Bien declara esta solemnidad, genuina expresión de las buenas relaciones entre la Iglesia y el Estado, que allí donde se entienden y conciertan ambas potestades, la que representa la dignidad Real y la que es propia del Pontificado, por feliz ventura han de mostrarse en toda su grandeza el imperio del orden, la majestad del honor y los prestigios de la confianza pública; porque amparada la Iglesia con la protección de los Reyes y servidos Reyes y pueblos por el ministerio de la Iglesia, naturalmente han de reflejar en el Estado la justicia, que afirma los Solios, y la Religión, que los santifica. Ni es mera urbanidad este concierto. En él se encierra lo que tiene de augusto el principado temporal y lo que tienen de obligatorio los Tratados y Concordatos, pues Dios ha ordenado que la cabeza y el corazón de las sociedades humanas hayan, por regla segura de sus concepciones y movimientos, una moral santa, basada sobre una religión divina.

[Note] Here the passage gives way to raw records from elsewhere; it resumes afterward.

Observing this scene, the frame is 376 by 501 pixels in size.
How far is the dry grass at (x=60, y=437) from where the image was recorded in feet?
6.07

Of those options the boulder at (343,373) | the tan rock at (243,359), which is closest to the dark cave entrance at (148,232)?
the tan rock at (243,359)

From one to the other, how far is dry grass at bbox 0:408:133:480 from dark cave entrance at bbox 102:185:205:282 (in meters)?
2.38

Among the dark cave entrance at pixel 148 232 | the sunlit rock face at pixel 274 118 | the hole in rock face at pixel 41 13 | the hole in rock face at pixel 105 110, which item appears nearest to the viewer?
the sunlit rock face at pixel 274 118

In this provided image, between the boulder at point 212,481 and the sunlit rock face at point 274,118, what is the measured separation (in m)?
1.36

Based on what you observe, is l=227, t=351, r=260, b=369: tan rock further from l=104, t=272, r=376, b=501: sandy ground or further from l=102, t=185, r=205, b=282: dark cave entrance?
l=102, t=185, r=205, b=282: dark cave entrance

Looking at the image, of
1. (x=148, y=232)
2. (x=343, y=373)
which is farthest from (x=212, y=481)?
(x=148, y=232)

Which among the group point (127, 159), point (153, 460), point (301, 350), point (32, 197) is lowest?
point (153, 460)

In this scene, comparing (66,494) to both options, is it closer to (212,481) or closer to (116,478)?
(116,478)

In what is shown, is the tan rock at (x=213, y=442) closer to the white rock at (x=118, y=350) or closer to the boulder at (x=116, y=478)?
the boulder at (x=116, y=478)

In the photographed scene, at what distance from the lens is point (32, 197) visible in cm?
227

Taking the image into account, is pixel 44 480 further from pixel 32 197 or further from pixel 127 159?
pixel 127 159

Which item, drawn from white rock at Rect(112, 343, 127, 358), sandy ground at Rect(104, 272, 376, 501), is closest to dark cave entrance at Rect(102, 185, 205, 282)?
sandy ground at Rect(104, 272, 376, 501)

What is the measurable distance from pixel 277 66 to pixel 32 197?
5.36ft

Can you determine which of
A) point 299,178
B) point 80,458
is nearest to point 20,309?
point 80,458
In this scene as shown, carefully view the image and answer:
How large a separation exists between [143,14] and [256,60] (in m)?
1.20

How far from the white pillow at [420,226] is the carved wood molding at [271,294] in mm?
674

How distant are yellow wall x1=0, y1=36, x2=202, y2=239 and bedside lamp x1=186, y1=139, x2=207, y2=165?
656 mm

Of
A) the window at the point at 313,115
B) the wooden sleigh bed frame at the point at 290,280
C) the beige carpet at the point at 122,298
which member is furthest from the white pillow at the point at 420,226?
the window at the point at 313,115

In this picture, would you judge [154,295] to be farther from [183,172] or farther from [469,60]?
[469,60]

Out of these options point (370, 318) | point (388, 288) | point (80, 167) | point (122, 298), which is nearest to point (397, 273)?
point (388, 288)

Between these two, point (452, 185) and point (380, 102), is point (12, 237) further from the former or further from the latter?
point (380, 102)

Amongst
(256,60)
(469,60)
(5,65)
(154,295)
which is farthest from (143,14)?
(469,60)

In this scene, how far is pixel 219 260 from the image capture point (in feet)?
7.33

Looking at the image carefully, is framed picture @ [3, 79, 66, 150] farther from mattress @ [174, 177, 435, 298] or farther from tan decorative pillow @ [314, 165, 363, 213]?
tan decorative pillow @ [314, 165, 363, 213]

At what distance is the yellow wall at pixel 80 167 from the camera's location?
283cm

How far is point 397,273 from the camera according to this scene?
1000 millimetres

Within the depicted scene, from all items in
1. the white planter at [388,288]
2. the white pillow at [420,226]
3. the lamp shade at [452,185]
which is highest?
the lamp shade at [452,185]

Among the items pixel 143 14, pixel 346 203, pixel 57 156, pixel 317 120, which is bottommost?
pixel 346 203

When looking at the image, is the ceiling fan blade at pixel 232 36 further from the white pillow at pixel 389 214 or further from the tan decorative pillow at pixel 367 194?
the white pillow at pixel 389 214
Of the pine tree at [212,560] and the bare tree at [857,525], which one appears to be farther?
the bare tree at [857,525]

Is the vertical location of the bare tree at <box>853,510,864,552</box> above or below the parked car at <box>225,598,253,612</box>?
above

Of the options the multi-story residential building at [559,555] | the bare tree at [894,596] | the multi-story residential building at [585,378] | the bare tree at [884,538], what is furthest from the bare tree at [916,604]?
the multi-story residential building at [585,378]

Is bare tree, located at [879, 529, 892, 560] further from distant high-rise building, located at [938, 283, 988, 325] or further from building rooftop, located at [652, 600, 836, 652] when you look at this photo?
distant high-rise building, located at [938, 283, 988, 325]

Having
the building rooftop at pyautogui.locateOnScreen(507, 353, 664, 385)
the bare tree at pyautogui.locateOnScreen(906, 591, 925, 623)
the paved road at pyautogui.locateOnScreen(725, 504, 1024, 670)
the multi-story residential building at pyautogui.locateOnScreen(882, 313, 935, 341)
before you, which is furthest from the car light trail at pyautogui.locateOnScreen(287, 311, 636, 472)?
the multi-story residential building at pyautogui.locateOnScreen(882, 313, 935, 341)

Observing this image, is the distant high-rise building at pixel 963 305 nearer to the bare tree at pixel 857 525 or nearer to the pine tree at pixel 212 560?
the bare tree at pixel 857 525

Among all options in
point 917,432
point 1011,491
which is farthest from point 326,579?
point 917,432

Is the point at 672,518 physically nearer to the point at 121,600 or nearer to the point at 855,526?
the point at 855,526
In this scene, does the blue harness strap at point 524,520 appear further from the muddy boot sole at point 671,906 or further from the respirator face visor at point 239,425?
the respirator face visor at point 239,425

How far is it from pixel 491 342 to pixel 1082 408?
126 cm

Al dar en esto debo hacer alto, sin permitirme interpretar lo que mi carísimo hermano, el Señor Cardenal Arzobispo de Sevilla, hubiera expresado con palabra atildada y con suaves acentos. Mil perdones, Señor, pues no han acertado a entonar este magnífico espectáculo los rudos estilos y la tosca frase del anciano Arzobispo de Valencia. Ambos purpurados, con lealtad castellana y con llaneza española, damos gracias a V.M. por la dignación con que nos ha laureado con el emblema de la fortaleza, enviado desde el teatro de los martirios por el gran Pontífice León XIII, y concluyo consagrando a Su Santidad el testimonio de la más cumplida adhesión y del más cordial reconocimiento a tan paternales benignidades. He dicho.
La ceremonia terminó con el santo sacrificio de la Misa y con la bendición de los nuevos purpurados.
El Rey vestía uniforme de Capitán General, con Toisón y banda de San Fernando.
Asistieron todos los altos dignatarios de Palacio y hasta 35 Grandes de España.